Assim, é importante lembrar q o pensamento crítico não apenas deve atravessar nas sequências didáticas que exploram a compreensão de conceitos, fatos e princípios, a resolução de problemas da vida prática (ver aulas 6, 7 e 8). Na verdade, eles estruturam os próprios esquemas de validação partilhados pela Matemática, Filosofia, História entre outras disciplinas que compõem o currículo do EM.
O PC desenvolve no estudante o hábito de raciocinar como cientista (com método), de reconhecer, avaliar e elaborar bons argumentos e, principalmente, de compreender os argumentos e crenças dos outros e defender seus pontos de vista racional e democraticamente (Haber, 2020, p.36; Canale, 2022, p.22, 34). Assim, nós professores devemos fazer os estudantes compreenderem que:
- a maioria das afirmações e negações que comunicamos na esfera pública recebem o nome de argumento;
- um argumento é composto por duas ou mais premissas;
- premissas são compostas por sentenças que fornecem uma conclusão e as evidências da conclusão;
- as sentenças devem comunicar declarações verdadeiras, falsas ou abertas.
Reforma do Ensino Médio | Imagem: CaduManhães.
É necessário convencê-los também de que o pensamento crítico não frequenta a maior parte do nosso cotidiano.

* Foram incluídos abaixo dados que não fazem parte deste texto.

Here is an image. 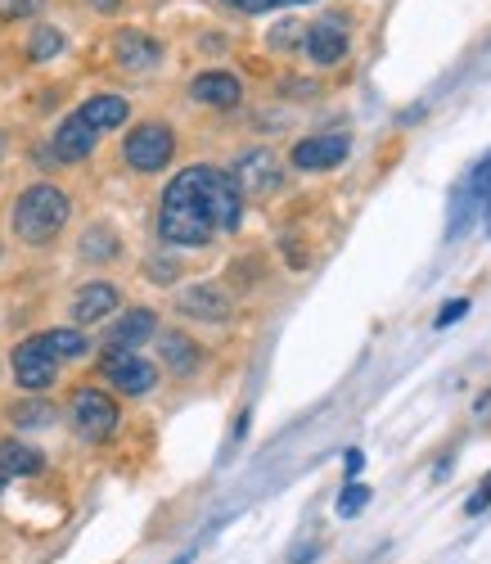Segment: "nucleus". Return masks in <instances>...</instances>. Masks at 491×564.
<instances>
[{
  "mask_svg": "<svg viewBox=\"0 0 491 564\" xmlns=\"http://www.w3.org/2000/svg\"><path fill=\"white\" fill-rule=\"evenodd\" d=\"M284 6H288V0H284Z\"/></svg>",
  "mask_w": 491,
  "mask_h": 564,
  "instance_id": "nucleus-31",
  "label": "nucleus"
},
{
  "mask_svg": "<svg viewBox=\"0 0 491 564\" xmlns=\"http://www.w3.org/2000/svg\"><path fill=\"white\" fill-rule=\"evenodd\" d=\"M77 118L100 135V131H113V127H122L127 122V100L122 96H90L81 109H77Z\"/></svg>",
  "mask_w": 491,
  "mask_h": 564,
  "instance_id": "nucleus-15",
  "label": "nucleus"
},
{
  "mask_svg": "<svg viewBox=\"0 0 491 564\" xmlns=\"http://www.w3.org/2000/svg\"><path fill=\"white\" fill-rule=\"evenodd\" d=\"M41 344L51 348V357H86V339L77 330H51V335H41Z\"/></svg>",
  "mask_w": 491,
  "mask_h": 564,
  "instance_id": "nucleus-20",
  "label": "nucleus"
},
{
  "mask_svg": "<svg viewBox=\"0 0 491 564\" xmlns=\"http://www.w3.org/2000/svg\"><path fill=\"white\" fill-rule=\"evenodd\" d=\"M122 154H127V163L135 172H163L172 163V154H176V135L163 122H144V127H135L127 135V150Z\"/></svg>",
  "mask_w": 491,
  "mask_h": 564,
  "instance_id": "nucleus-3",
  "label": "nucleus"
},
{
  "mask_svg": "<svg viewBox=\"0 0 491 564\" xmlns=\"http://www.w3.org/2000/svg\"><path fill=\"white\" fill-rule=\"evenodd\" d=\"M243 213V191L221 167H185L172 176L159 208V235L167 245L199 249L217 230H234Z\"/></svg>",
  "mask_w": 491,
  "mask_h": 564,
  "instance_id": "nucleus-1",
  "label": "nucleus"
},
{
  "mask_svg": "<svg viewBox=\"0 0 491 564\" xmlns=\"http://www.w3.org/2000/svg\"><path fill=\"white\" fill-rule=\"evenodd\" d=\"M55 370H59V361L51 357V348H45L41 339H28V344L14 348V380H19L28 393L51 389V384H55Z\"/></svg>",
  "mask_w": 491,
  "mask_h": 564,
  "instance_id": "nucleus-7",
  "label": "nucleus"
},
{
  "mask_svg": "<svg viewBox=\"0 0 491 564\" xmlns=\"http://www.w3.org/2000/svg\"><path fill=\"white\" fill-rule=\"evenodd\" d=\"M118 402L109 398V393H100V389H81L77 398H73V430L86 438V443H105V438H113V430H118Z\"/></svg>",
  "mask_w": 491,
  "mask_h": 564,
  "instance_id": "nucleus-4",
  "label": "nucleus"
},
{
  "mask_svg": "<svg viewBox=\"0 0 491 564\" xmlns=\"http://www.w3.org/2000/svg\"><path fill=\"white\" fill-rule=\"evenodd\" d=\"M105 375L113 380V389H118V393H131V398L150 393V389L159 384V370H154L150 361H144V357L127 352V348H109V352H105Z\"/></svg>",
  "mask_w": 491,
  "mask_h": 564,
  "instance_id": "nucleus-5",
  "label": "nucleus"
},
{
  "mask_svg": "<svg viewBox=\"0 0 491 564\" xmlns=\"http://www.w3.org/2000/svg\"><path fill=\"white\" fill-rule=\"evenodd\" d=\"M487 204H491V154L473 167V176L456 191V221H451V235H460L465 221H469V213H473V208H487Z\"/></svg>",
  "mask_w": 491,
  "mask_h": 564,
  "instance_id": "nucleus-9",
  "label": "nucleus"
},
{
  "mask_svg": "<svg viewBox=\"0 0 491 564\" xmlns=\"http://www.w3.org/2000/svg\"><path fill=\"white\" fill-rule=\"evenodd\" d=\"M352 150V140L342 135V131H325V135H307L293 145V167H303V172H329L338 167L342 159H348Z\"/></svg>",
  "mask_w": 491,
  "mask_h": 564,
  "instance_id": "nucleus-6",
  "label": "nucleus"
},
{
  "mask_svg": "<svg viewBox=\"0 0 491 564\" xmlns=\"http://www.w3.org/2000/svg\"><path fill=\"white\" fill-rule=\"evenodd\" d=\"M90 6H95V10H105V14H113V10H118V0H90Z\"/></svg>",
  "mask_w": 491,
  "mask_h": 564,
  "instance_id": "nucleus-28",
  "label": "nucleus"
},
{
  "mask_svg": "<svg viewBox=\"0 0 491 564\" xmlns=\"http://www.w3.org/2000/svg\"><path fill=\"white\" fill-rule=\"evenodd\" d=\"M68 213H73V204L59 185H32V191H23L14 204V230L28 245H51L68 226Z\"/></svg>",
  "mask_w": 491,
  "mask_h": 564,
  "instance_id": "nucleus-2",
  "label": "nucleus"
},
{
  "mask_svg": "<svg viewBox=\"0 0 491 564\" xmlns=\"http://www.w3.org/2000/svg\"><path fill=\"white\" fill-rule=\"evenodd\" d=\"M41 10V0H0V19H28V14H36Z\"/></svg>",
  "mask_w": 491,
  "mask_h": 564,
  "instance_id": "nucleus-25",
  "label": "nucleus"
},
{
  "mask_svg": "<svg viewBox=\"0 0 491 564\" xmlns=\"http://www.w3.org/2000/svg\"><path fill=\"white\" fill-rule=\"evenodd\" d=\"M189 96L199 105H212V109H234L239 96H243V86L230 73H199V77H194V86H189Z\"/></svg>",
  "mask_w": 491,
  "mask_h": 564,
  "instance_id": "nucleus-10",
  "label": "nucleus"
},
{
  "mask_svg": "<svg viewBox=\"0 0 491 564\" xmlns=\"http://www.w3.org/2000/svg\"><path fill=\"white\" fill-rule=\"evenodd\" d=\"M469 312V303L465 299H456V303H447V307H441V316H437V325H451V321H460Z\"/></svg>",
  "mask_w": 491,
  "mask_h": 564,
  "instance_id": "nucleus-27",
  "label": "nucleus"
},
{
  "mask_svg": "<svg viewBox=\"0 0 491 564\" xmlns=\"http://www.w3.org/2000/svg\"><path fill=\"white\" fill-rule=\"evenodd\" d=\"M0 154H6V135H0Z\"/></svg>",
  "mask_w": 491,
  "mask_h": 564,
  "instance_id": "nucleus-29",
  "label": "nucleus"
},
{
  "mask_svg": "<svg viewBox=\"0 0 491 564\" xmlns=\"http://www.w3.org/2000/svg\"><path fill=\"white\" fill-rule=\"evenodd\" d=\"M303 45L320 68H329V64H338L342 55H348V28H342V19H320V23L307 28Z\"/></svg>",
  "mask_w": 491,
  "mask_h": 564,
  "instance_id": "nucleus-8",
  "label": "nucleus"
},
{
  "mask_svg": "<svg viewBox=\"0 0 491 564\" xmlns=\"http://www.w3.org/2000/svg\"><path fill=\"white\" fill-rule=\"evenodd\" d=\"M365 501H370V488H361V484L342 488V497H338V514H357Z\"/></svg>",
  "mask_w": 491,
  "mask_h": 564,
  "instance_id": "nucleus-24",
  "label": "nucleus"
},
{
  "mask_svg": "<svg viewBox=\"0 0 491 564\" xmlns=\"http://www.w3.org/2000/svg\"><path fill=\"white\" fill-rule=\"evenodd\" d=\"M90 150H95V131L73 113V118L55 131V154H59L64 163H77V159H86Z\"/></svg>",
  "mask_w": 491,
  "mask_h": 564,
  "instance_id": "nucleus-16",
  "label": "nucleus"
},
{
  "mask_svg": "<svg viewBox=\"0 0 491 564\" xmlns=\"http://www.w3.org/2000/svg\"><path fill=\"white\" fill-rule=\"evenodd\" d=\"M482 506H491V475L478 484V497H469V506H465V510H469V514H478Z\"/></svg>",
  "mask_w": 491,
  "mask_h": 564,
  "instance_id": "nucleus-26",
  "label": "nucleus"
},
{
  "mask_svg": "<svg viewBox=\"0 0 491 564\" xmlns=\"http://www.w3.org/2000/svg\"><path fill=\"white\" fill-rule=\"evenodd\" d=\"M163 361H167L176 375H189L194 366H199V348H194V339H185L181 330H167V335H163Z\"/></svg>",
  "mask_w": 491,
  "mask_h": 564,
  "instance_id": "nucleus-18",
  "label": "nucleus"
},
{
  "mask_svg": "<svg viewBox=\"0 0 491 564\" xmlns=\"http://www.w3.org/2000/svg\"><path fill=\"white\" fill-rule=\"evenodd\" d=\"M0 492H6V475H0Z\"/></svg>",
  "mask_w": 491,
  "mask_h": 564,
  "instance_id": "nucleus-30",
  "label": "nucleus"
},
{
  "mask_svg": "<svg viewBox=\"0 0 491 564\" xmlns=\"http://www.w3.org/2000/svg\"><path fill=\"white\" fill-rule=\"evenodd\" d=\"M64 51V36L55 32V28H36V36H32V59H55Z\"/></svg>",
  "mask_w": 491,
  "mask_h": 564,
  "instance_id": "nucleus-21",
  "label": "nucleus"
},
{
  "mask_svg": "<svg viewBox=\"0 0 491 564\" xmlns=\"http://www.w3.org/2000/svg\"><path fill=\"white\" fill-rule=\"evenodd\" d=\"M86 258H113L118 253V240L109 230H86V245H81Z\"/></svg>",
  "mask_w": 491,
  "mask_h": 564,
  "instance_id": "nucleus-22",
  "label": "nucleus"
},
{
  "mask_svg": "<svg viewBox=\"0 0 491 564\" xmlns=\"http://www.w3.org/2000/svg\"><path fill=\"white\" fill-rule=\"evenodd\" d=\"M109 312H118V290L105 285V280H95V285H86L77 299H73V316L81 325H95V321H105Z\"/></svg>",
  "mask_w": 491,
  "mask_h": 564,
  "instance_id": "nucleus-13",
  "label": "nucleus"
},
{
  "mask_svg": "<svg viewBox=\"0 0 491 564\" xmlns=\"http://www.w3.org/2000/svg\"><path fill=\"white\" fill-rule=\"evenodd\" d=\"M230 176H234L239 191L262 195V191H271V185L280 181V167H275V159H271L266 150H258V154H243V159H239V167H234Z\"/></svg>",
  "mask_w": 491,
  "mask_h": 564,
  "instance_id": "nucleus-12",
  "label": "nucleus"
},
{
  "mask_svg": "<svg viewBox=\"0 0 491 564\" xmlns=\"http://www.w3.org/2000/svg\"><path fill=\"white\" fill-rule=\"evenodd\" d=\"M113 51H118V64H122V68H150V64H159V55H163L159 41L144 36V32H122Z\"/></svg>",
  "mask_w": 491,
  "mask_h": 564,
  "instance_id": "nucleus-17",
  "label": "nucleus"
},
{
  "mask_svg": "<svg viewBox=\"0 0 491 564\" xmlns=\"http://www.w3.org/2000/svg\"><path fill=\"white\" fill-rule=\"evenodd\" d=\"M45 460L23 443H0V475H36Z\"/></svg>",
  "mask_w": 491,
  "mask_h": 564,
  "instance_id": "nucleus-19",
  "label": "nucleus"
},
{
  "mask_svg": "<svg viewBox=\"0 0 491 564\" xmlns=\"http://www.w3.org/2000/svg\"><path fill=\"white\" fill-rule=\"evenodd\" d=\"M159 330V321H154V312L150 307H131V312H122L118 321H113V330H109V348H135V344H144Z\"/></svg>",
  "mask_w": 491,
  "mask_h": 564,
  "instance_id": "nucleus-11",
  "label": "nucleus"
},
{
  "mask_svg": "<svg viewBox=\"0 0 491 564\" xmlns=\"http://www.w3.org/2000/svg\"><path fill=\"white\" fill-rule=\"evenodd\" d=\"M14 420H19V425H51L55 411L45 402H28V406H14Z\"/></svg>",
  "mask_w": 491,
  "mask_h": 564,
  "instance_id": "nucleus-23",
  "label": "nucleus"
},
{
  "mask_svg": "<svg viewBox=\"0 0 491 564\" xmlns=\"http://www.w3.org/2000/svg\"><path fill=\"white\" fill-rule=\"evenodd\" d=\"M181 312L185 316H199V321H226L230 316V299L217 285H194V290L181 294Z\"/></svg>",
  "mask_w": 491,
  "mask_h": 564,
  "instance_id": "nucleus-14",
  "label": "nucleus"
}]
</instances>
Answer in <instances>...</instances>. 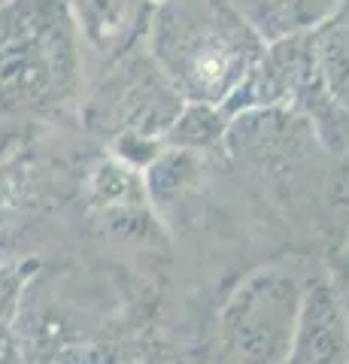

Ele difere da paródia que nos diverte, como expressa no vídeo acima.
Ele é reivindicado para comunicar descobertas, reivindicar direitos, denunciar violações de direitos e tomar decisões bem-informadas em situações nas quais o exercício da democracia representativa é requerida e, principalmente, filtrar informações que circulam na grande mídia e nas redes sociais.
4. Estratégias básicas para o desenvolvimento do pensamento crítico
Vejamos algumas estratégias de desenvolvimento do pensamento crítico apresentadas por Canale, aproveitáveis em sequências didáticas de caráter multi e interdisciplinar para o ensino das CHSA.
“A culpa é do Tite que não deixou Neymar bater o pênalti” (2022) | Imagem: Os donos da bola
A situação comunicativa vai ditar a natureza do exemplo, ou seja, vocês podem empregar fatos do cotidiano político ou esportivo nacional (como no vídeo acima) ou questões prescritas nos currículos estadual e nacional.
Em ambos os casos, uma boa meta imediata é combater o habito de fazer declarações incompletas e encerrar um debate que poderia ser profícuo, como nesse diálogo abaixo:
Estudante A – “Eu sou contrário à prática do aborto.”
Estudante B – “Por que você é contra?”
Estudante A – “Ora, porque eu sou contra, e pronto!”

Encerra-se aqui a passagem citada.